> _Set exercise_: Starting at the line that contains "At what camera-measured" and ending at the last line of the entries, recast those lines as a JSON list of strings with one string per line. Skip blank lines and leave the pictures out.

> _Recorded information_:

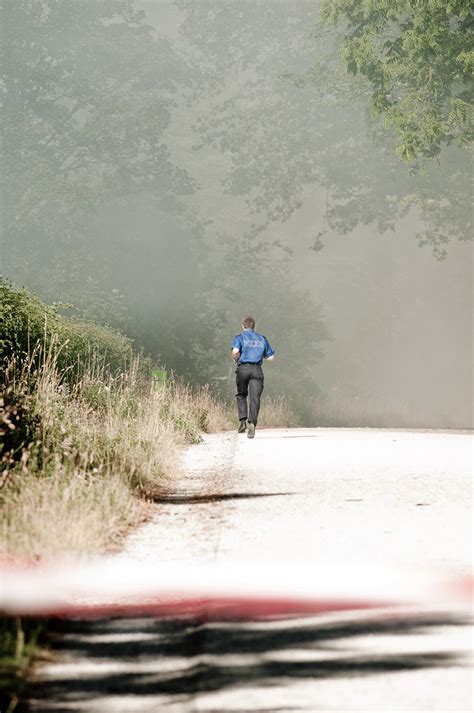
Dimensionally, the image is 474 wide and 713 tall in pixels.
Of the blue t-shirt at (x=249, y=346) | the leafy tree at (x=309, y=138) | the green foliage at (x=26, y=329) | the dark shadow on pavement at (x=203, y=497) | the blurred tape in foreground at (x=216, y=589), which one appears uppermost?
the leafy tree at (x=309, y=138)

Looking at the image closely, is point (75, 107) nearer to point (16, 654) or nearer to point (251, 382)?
point (251, 382)

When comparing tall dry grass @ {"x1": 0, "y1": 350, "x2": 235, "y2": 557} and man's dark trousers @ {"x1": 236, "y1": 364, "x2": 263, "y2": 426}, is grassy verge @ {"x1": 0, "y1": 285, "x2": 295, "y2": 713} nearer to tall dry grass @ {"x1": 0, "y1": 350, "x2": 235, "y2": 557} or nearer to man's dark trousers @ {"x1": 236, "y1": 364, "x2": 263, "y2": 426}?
tall dry grass @ {"x1": 0, "y1": 350, "x2": 235, "y2": 557}

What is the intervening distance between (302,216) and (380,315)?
842 cm

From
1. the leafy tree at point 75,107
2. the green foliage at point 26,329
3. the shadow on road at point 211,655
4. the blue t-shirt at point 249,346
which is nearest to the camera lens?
the shadow on road at point 211,655

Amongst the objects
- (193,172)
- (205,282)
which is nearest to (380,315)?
(193,172)

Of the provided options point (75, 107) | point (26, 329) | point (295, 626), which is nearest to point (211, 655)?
point (295, 626)

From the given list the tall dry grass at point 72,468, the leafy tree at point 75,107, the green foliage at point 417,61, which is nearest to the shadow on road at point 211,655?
the tall dry grass at point 72,468

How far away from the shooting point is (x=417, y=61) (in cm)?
3134

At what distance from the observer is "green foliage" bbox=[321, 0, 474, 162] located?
29938 mm

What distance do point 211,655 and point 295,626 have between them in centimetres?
80

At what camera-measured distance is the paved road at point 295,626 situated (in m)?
5.63

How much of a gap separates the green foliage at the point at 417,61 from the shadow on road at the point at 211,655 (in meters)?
23.8

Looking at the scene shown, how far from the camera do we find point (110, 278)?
162ft

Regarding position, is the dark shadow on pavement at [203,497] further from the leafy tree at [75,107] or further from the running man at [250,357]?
the leafy tree at [75,107]
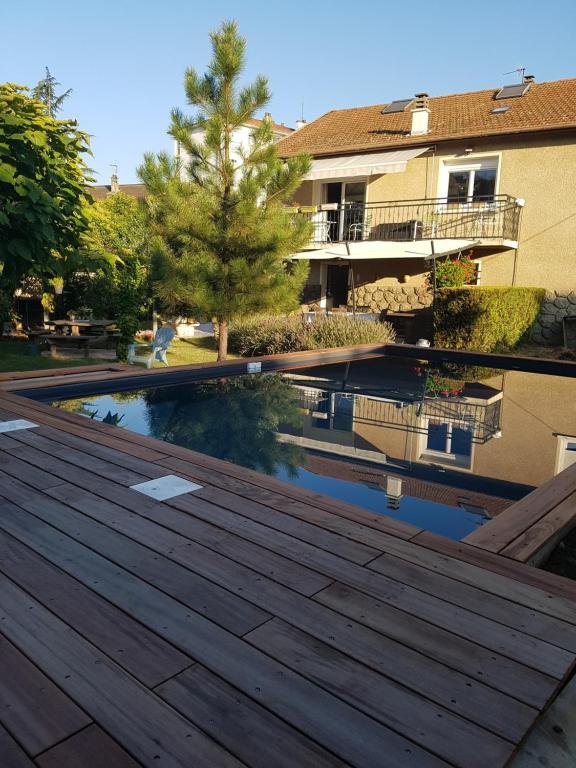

> _Full answer_:
[
  "At what camera-measured distance is the paved road at point 295,626 situated (in m)?",
  "5.63",
  "How much of a gap separates the green foliage at the point at 417,61 from the shadow on road at the point at 211,655 (in meters)?",
  "23.8",
  "Looking at the scene shown, how far from the camera do we find point (110, 278)?",
  "162ft",
  "Regarding position, is the dark shadow on pavement at [203,497] further from the leafy tree at [75,107] or further from the running man at [250,357]?",
  "the leafy tree at [75,107]"
]